[Records from a collection]
*** Begin section ***
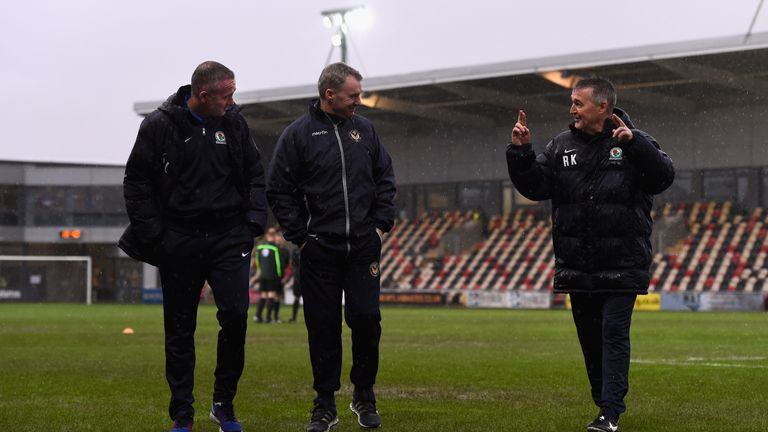 Newport manager John Sheridan (centre) inspects the waterlogged pitch with Blackburn manager Paul Lambert (left)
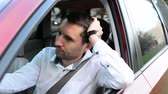 behind the wheel : Driver of a car being bored sitting in his vehicle waiting. Stock Footage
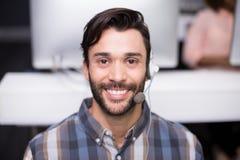 Портрет мужской исполнительной власти обслуживания клиента говоря на шлемофоне на столе Стоковые Изображения RF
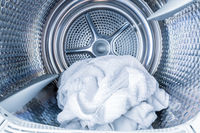 Inside of tumble dryer with clean white towels - new generation of dryer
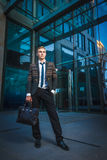 站立在现代办公室附近的年轻英俊的成功的时髦的商人 免版税图库摄影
*** End section ***
→ **WORK INSTRUCTION**: From the first line above to the last, copy the records exactly but omit the pictures.

→ **ANSWER AREA**:
 Newport manager John Sheridan (centre) inspects the waterlogged pitch with Blackburn manager Paul Lambert (left)
 behind the wheel : Driver of a car being bored sitting in his vehicle waiting. Stock Footage
 Портрет мужской исполнительной власти обслуживания клиента говоря на шлемофоне на столе Стоковые Изображения RF
 Inside of tumble dryer with clean white towels - new generation of dryer
 站立在现代办公室附近的年轻英俊的成功的时髦的商人 免版税图库摄影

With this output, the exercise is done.